Один раз при встрече Дедюлин сказал мне:

— Господин «кредитор царя», его императорское высочество остался очень доволен вашими представлениями. Могу вас поздравить с успехом. Ваша дрессировка животных внушениями заинтересовали его императорское величество, наследник и великие княжны чрезвычайно довольны.

— Простите за нескромный вопрос, — сказал я, — на всех моих представлениях был государь и наследник и все великие княжны и князья, а государыню мы все время не видели. Это было заметно так резко, что не одного меня и много других окружающих заинтересовало. Толкам и догадкам не было конца.

— Вот вы наш кудесник и гипнотизер, — шутя отвечал генерал, — а не знаете причину, а причина-то кроется вот в чем: есть гипнотизер посильнее вас, и ваши внушения ему не нравятся, а потому и нет того, о ком вы спрашиваете. Ну, об этом довольно, как бы спохватившись, оборвал Дедюлин и круто повернул разговор на другую тему.

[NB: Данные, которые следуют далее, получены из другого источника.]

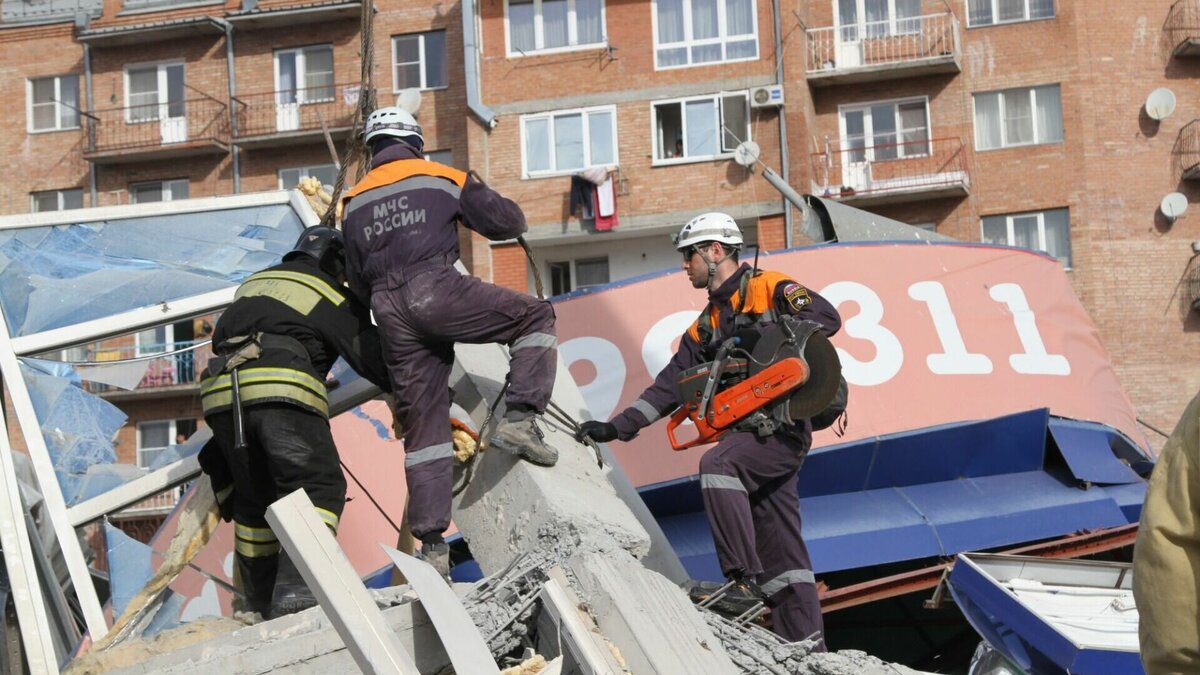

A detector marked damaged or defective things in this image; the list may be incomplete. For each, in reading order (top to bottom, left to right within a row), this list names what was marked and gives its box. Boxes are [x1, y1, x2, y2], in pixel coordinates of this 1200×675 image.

shattered glass panel [0, 200, 304, 333]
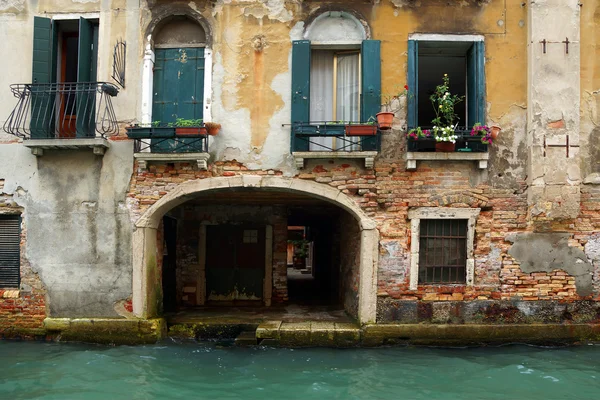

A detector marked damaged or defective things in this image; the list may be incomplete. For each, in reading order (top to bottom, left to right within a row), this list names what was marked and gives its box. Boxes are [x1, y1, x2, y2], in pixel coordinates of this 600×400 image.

Из этого короткого разговора я многое понял и когда я потом говорил с князем Орловым, с полковником Герарди, начальником дворцовой полиции, и со многими другими лицами, касающимися дворца, я от всех слышал недоговоренные фразы, с загадочными улыбками по адресу царицы.

Я разговорился с князем Трубецким о недавнем столкновении автомобилей, в одном из которых находился наследник, отделавшийся испугом.

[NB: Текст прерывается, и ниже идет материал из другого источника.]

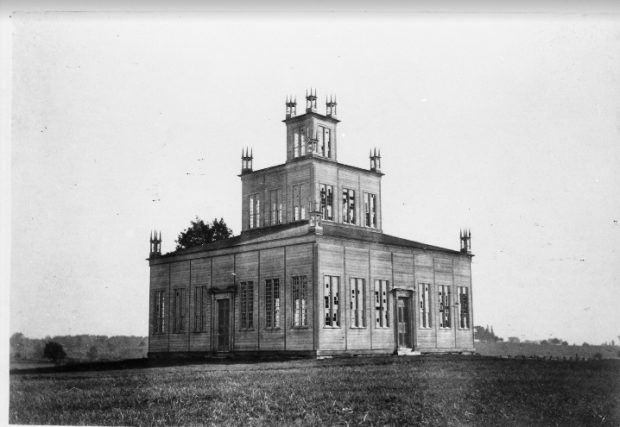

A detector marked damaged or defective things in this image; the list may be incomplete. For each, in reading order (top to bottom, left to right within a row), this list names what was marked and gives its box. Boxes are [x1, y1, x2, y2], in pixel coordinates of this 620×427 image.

Я спросил, почему наследник ездит постоянно один и никто не видит с ним матери, а между тем везде только и говорят, что царица никогда не расстается с больным сыном.

Князь загадочно грустно улыбнулся и перевел разговор на другое.

Придворные в беседах со мной очень интересовались моими приемами внушения животных, спрашивали, не могу ли я также гипнотизировать людей и очень прозрачно подчеркивали, что при дворе есть таковые.

Княжевич спрашивал меня, не могу ли я загипнотизировать уже загипнотизированного другим, т.-е., не могу ли я внушить суб'екту, чтобы он забыл внушенное ему раньше.

Матросы из царской яхты «Штандарт» рассказывали мне, что Александра Федоровна скучает, никуда не ходит и притворяется больной, при дворе ее никто не любит. Очевидно, она тосковала по Распутине.

Сила гипноза делала свое дело: больная, безвольная истеричка страдала, — мысли ее были около него, всемогущего, всесильного настоящего императора — самодержца России — Григория Распутина.

А в это время супруг, такой же слабосильный и безвольный, Николай Романов, тоже тосковал и развлекался на «Штандарте» в оргиях.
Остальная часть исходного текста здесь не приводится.